Commissioner's power to make a determination when distributions or distributions and other benefits are streamed
(1) This section empowers the Commissioner to make determinations if an entity streams one or more * distributions (or one or more distributions and the giving of other benefits), whether in a single * franking period or in a number of franking periods, in such a way that:
(a) an * imputation benefit is, or apart from this section would be, received by a * member of the entity as a result of the distribution or distributions; and
(b) the member would * derive a * greater benefit from franking credits than another member of the entity; and
(c) the other member of the entity will receive lesser imputation benefits, or will not receive any imputation benefits, whether or not the other member receives other benefits.
The member that derives the greater benefit from franking credits is the favoured member . The member that receives the lesser imputation benefits is the disadvantaged member .
Examples of other benefits
(2) These are examples of the giving of other benefits:
(a) issuing bonus * shares;
(b) returning * paid - up share capital;
(c) * forgiving a debt;
(d) the entity or another entity making a payment of any kind, or giving any property, to a * member or to another person on a member's behalf.
Nature of the determination that the Commissioner may make
(3) The Commissioner may make one or more of these determinations:
(a) that a specified * franking debit arises in the * franking account of the entity, for a specified * distribution or other benefit to a disadvantaged member;
(b) that a specified * exempting debit arises in the * exempting account of the entity, for a specified * distribution or other benefit to a disadvantaged member;
(c) that no * imputation benefit is to arise in respect of a distribution that is made to a favoured member and specified in the determination.
A determination must be in writing.
(4) The Commissioner may:
(a) specify the * franking debit under paragraph (3)(a) by specifying the * franking percentage to be used in working out the amount of the debit; and
(b) specify the * exempting debit under paragraph (3)(b) by specifying the * exempting percentage to be used in working out the amount of the debit.
(5) The Commissioner may specify the * distribution under paragraph (3)(a), (b) or (c) by specifying:
(a) the date on which the distribution was made, or the period during which the distribution was made; and
(b) the member, or class of members, to whom the distribution was made.
What is an imputation benefit?
(6) A * member of an entity receives an imputation benefit as a result of a distribution if:
(a) the member is entitled to a * tax offset under Division 207 as a result of the distribution; or
(b) an amount would be included in the member's assessable income as a result of the distribution because of the operation of section 207 - 35; or
(c) a * franking credit would arise in the * franking account of the member as a result of the distribution; or
(d) an * exempting credit would arise in the * exempting account of the member as a result of the distribution; or
(e) the member would not be liable to pay * withholding tax on the distribution, because of the operation of paragraph 128B(3)(ga) of the Income Tax Assessment Act 1936 ; or
(f) the member is entitled to a * tax offset under section 210 - 170 as a result of the distribution.
When does a favoured member derive greater benefit from franking credits?
(7) The following subsection lists some of the cases in which a * member of an entity * derives a greater benefit from franking credits than another member of the entity.
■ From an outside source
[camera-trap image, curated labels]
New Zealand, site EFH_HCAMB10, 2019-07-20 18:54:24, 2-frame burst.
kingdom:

It is not an exhaustive list.
(8) A * member of an entity * derives a greater benefit from franking credits than another member of the entity if any of the following circumstances exist in relation to the other member in the income year in which the distribution giving rise to the benefit is made, and not in relation to the first member:
(a) the other member is a foreign resident;
(b) the other member would not be entitled to any * tax offset under Division 207 because of the distribution;
(c) the amount of income tax that, apart from this Division, would be payable by the other member because of the distribution is less than the tax offset to which the other member would be entitled;
(d) the other member is a * corporate tax entity at the time the distribution is made, but no * franking credit arises for the entity as a result of the distribution;
(e) the other member is a * corporate tax entity at the time the distribution is made, but cannot use * franking credits received on the distribution to * frank distributions to its own members because:
(i) it is not a * franking entity; or
(ii) it is unable to make * frankable distributions;
(f) the other member is an * exempting entity.
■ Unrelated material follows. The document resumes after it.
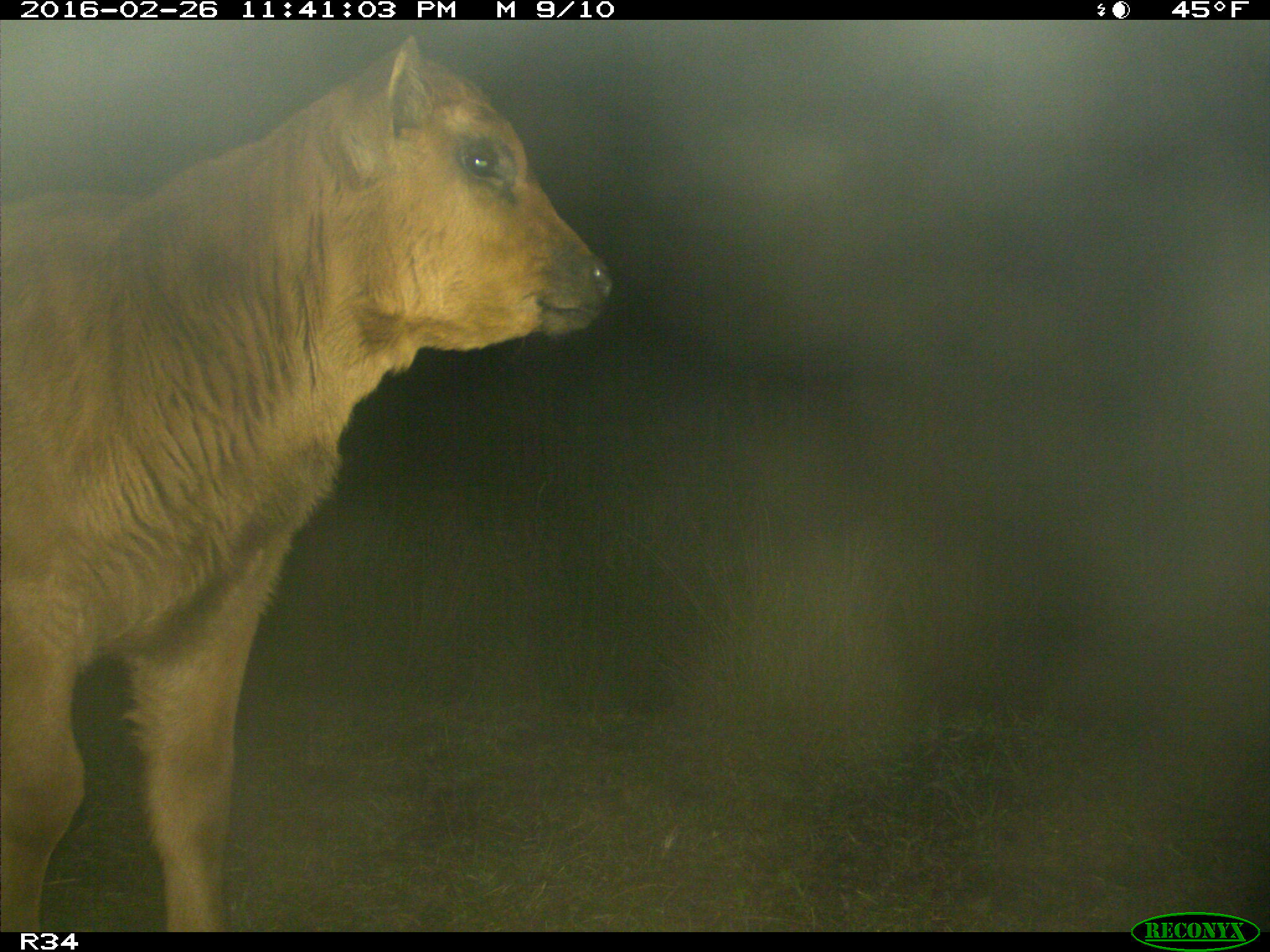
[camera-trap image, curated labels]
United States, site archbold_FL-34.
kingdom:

(9) A * member of an entity * derives a greater benefit from franking credits than another member of the entity if any of the following circumstances exist in relation to the first member in the income year in which the * distribution giving rise to the benefit is made, and not in relation to the other member:
(a) a * franking credit arises for the first member under item 5, 6 or 7 of the table in section 208 - 130 (distributions by * exempting entities to exempting entities);
(b) a franking credit or * exempting credit arises for the first member because the distribution is * franked with an exempting credit;
(c) the first member is entitled to a * tax offset because:
(i) the distribution is a * franked distribution made by an exempting entity; or
(ii) the distribution is * franked with an exempting credit.
(10) A * member of an entity * derives a greater benefit from franking credits than another member if the first member is entitled to a * tax offset under section 210 - 170 as a result of the * distribution, and the other member is not.